ACTIVITY: Write out the listing below without alteration, omitting its pictures.

DATA FOR PROCESSING:
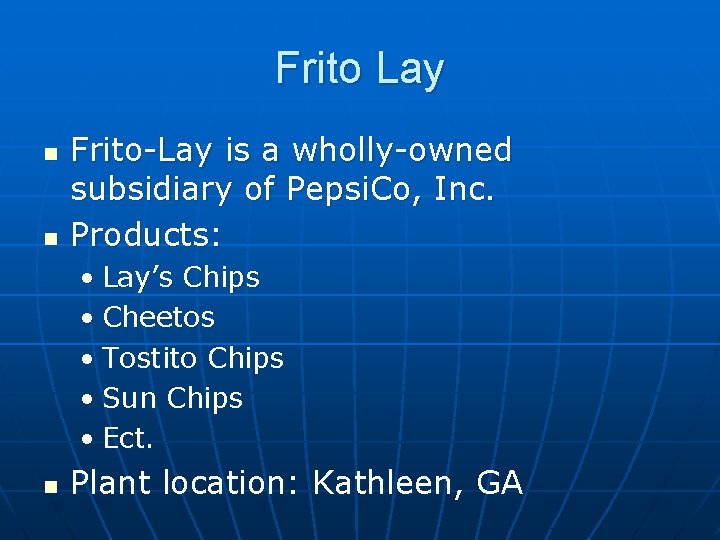 Frito Lay

- Frito-Lay is a wholly-owned subsidiary of PepsiCo, Inc.
- Products:
  - Lay’s Chips
  - Cheetos
  - Tostito Chips
  - Sun Chips
  - Ect.
- Plant location: Kathleen, GA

WRITTEN RESPONSE:
 Frito Lay

- Frito-Lay is a wholly-owned subsidiary of PepsiCo, Inc.
- Products:
  - Lay’s Chips
  - Cheetos
  - Tostito Chips
  - Sun Chips
  - Ect.
- Plant location: Kathleen, GA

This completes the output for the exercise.